Until recently, when you'd see Adrian Peterson's name in the papers, it usually had something to do with his glittering football career. The star running back plays for the Minnesota Vikings, and is best known to fans for his speed on the field and record-breaking plays.
But on the morning of September 13, the pro football player headed to a Houston police station and turned himself in to authorities after he being charged with child abuse. The previous day, a grand jury—which had been looking into the case for some time—indicted 29-year-old Peterson after he'd violently disciplined his 4-year-old son with what was described as "a switch." That "switch" turned out to be a tree branch, that Peterson himself had removed the leaves on before hitting his son for pushing another sibling.
In Texas, "parents are entitled to discipline their children as they see fit," Montgomery County first assistant district attorney Phil Grant told ESPN. "Except when that discipline exceeds what the community would say is reasonable."
Naturally, Peterson's punishments didn't fall within what is considered "reasonable."
"This indictment follows Adrian's full cooperation with authorities who have been looking into this matter. Adrian is a loving father who used his judgment as a parent to discipline his son," Peterson's lawyer Rusty Hardin said in a statement. "He used the same kind of discipline with his child that he experienced as a child growing up in east Texas. Adrian has never hidden from what happened."
Though the footballer was booked early Saturday, he was later released on $15,000 bail and now awaits a formal trial. If convicted, he could serve up to two years in jail.

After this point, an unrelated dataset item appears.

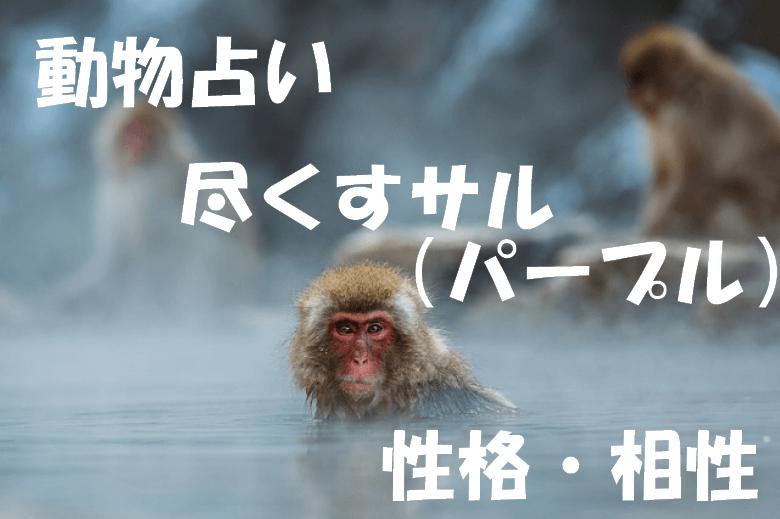 動物占い サル パープル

Tragically, though, this isn't the only sad story to swirl around the Peterson family in the last year. In October 2013, his 2-year-old son died in Sioux Falls, South Dakota, after he was allegedly assaulted by his mother's boyfriend. In a strange twist, Peterson had only known about his paternity for two months prior to the boy's death. Following an investigation, Joseph Robert Patterson was charged with murder and manslaughter.